**SUPPLIED TEXT**
===

Sir Brian recalls conflicts being discussed but it was considered Mr Finlay was not conflicted. The RB’s Conflict of Interest policy stated that Mr Finlay would have a conflict that should be declared if he was a director of Kiwi Group Holdings Ltd, or a director of its subsidiary banking company Kiwibank Ltd. Neither of those situations existed and Mr Finlay is completely removed from the governance and operations of Kiwibank.

This reflects poorly on every single one of these people. There is no sign any of them were yet aware of the Ngai Tahu issue (which, see above, the Bank itself now appears to regard as a real conflict) but as regards Kiwibank they seem to have been driven by a narrow and legalistic interpretation – that can only have come from the Reserve bank side – that whatever was not illegal was therefore entirely proper and unproblematic).

Now, quite possibly – we don’t know – discussions around the future ownership of Kiwibank were already underway by mid last year (when the interview and evaluation were going on), but we know that The Treasury staff dealing with this appointment were not aware of that project until March/April this year, it seems unlikely the matter would have been disclosed to a foreign regulator (Byres, Kiwibank having no Australian presence), there is no sign Roche was aware (or surely he would have mentioned it as a consideration when asked in June/July 2022 by people who themselves were now aware), and even if Quigley was aware there is no obvious reason Simpson should have been advised (the old RB Board being purely advisory on policy matters). It seems quite safe to conclude that judgements – in which the Reserve Bank shared – about Finlay’s acceptability for the Reserve Bank Board role were made in the expectation that he would continue to be NZ Post chair and that NZ Post would continue to own the majority of Kiwibank. And it is just inconceivable how they – and especially the RB people, who should have been most concerned with, and conscious of, appearance risk – thought it was okay.

(In the material the Bank released there is an attempt to minimise Finlay’s role at Post and Post’s role re Kiwibank, but none of it changes the fundamental fact that Reserve Bank policy decisions would potentially severely affect the operations and fortunes of an entity NZ Post, chaired by Finlay, majority owned.)

===

**DATA SEGMENT**
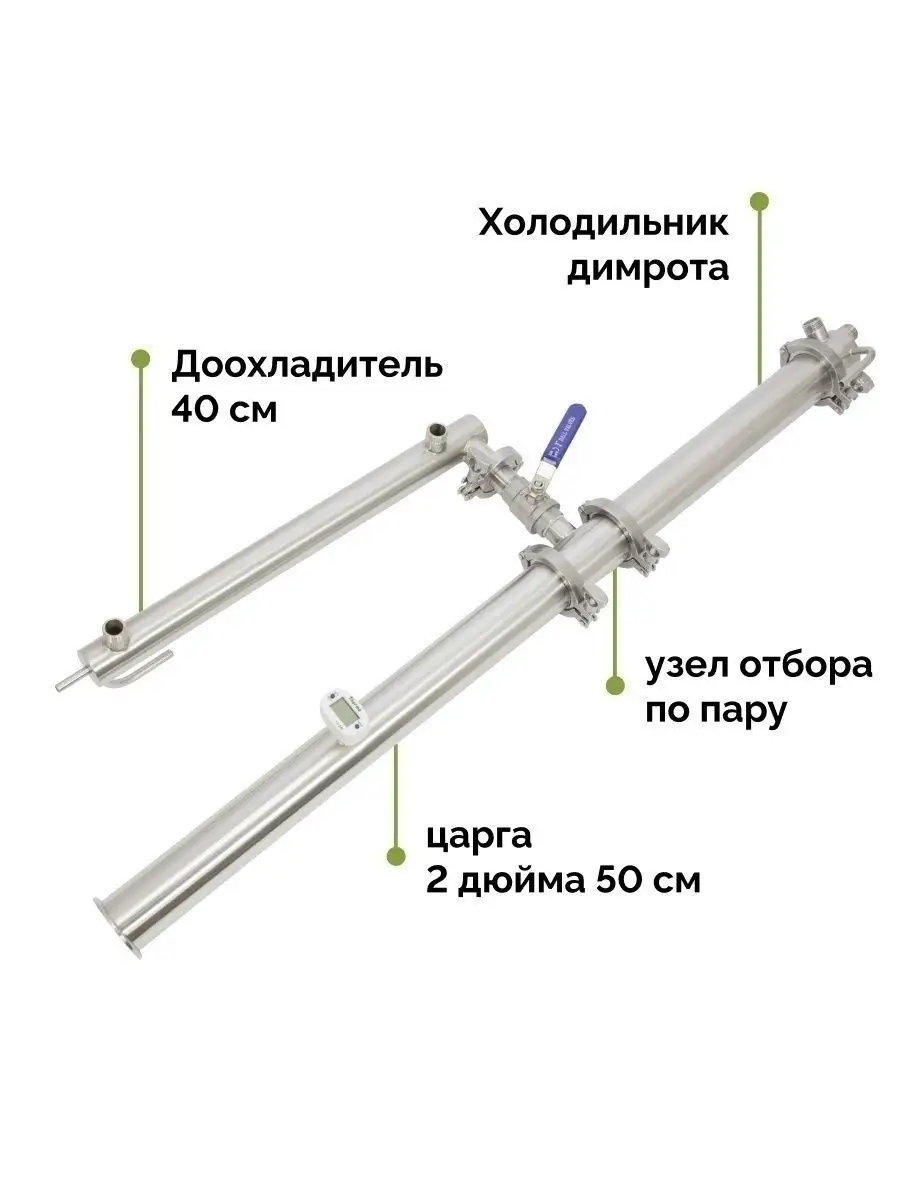 Чертеж ректификационной колонны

===

**WHAT THE EXERCISE ASKS**
Which people does the text on Mr Finlay's Reserve Bank Board appointment refer to by name?

**WRITTEN ANSWER**
- Sir Brian
- Finlay
- Byres
- Roche
- Quigley
- Simpson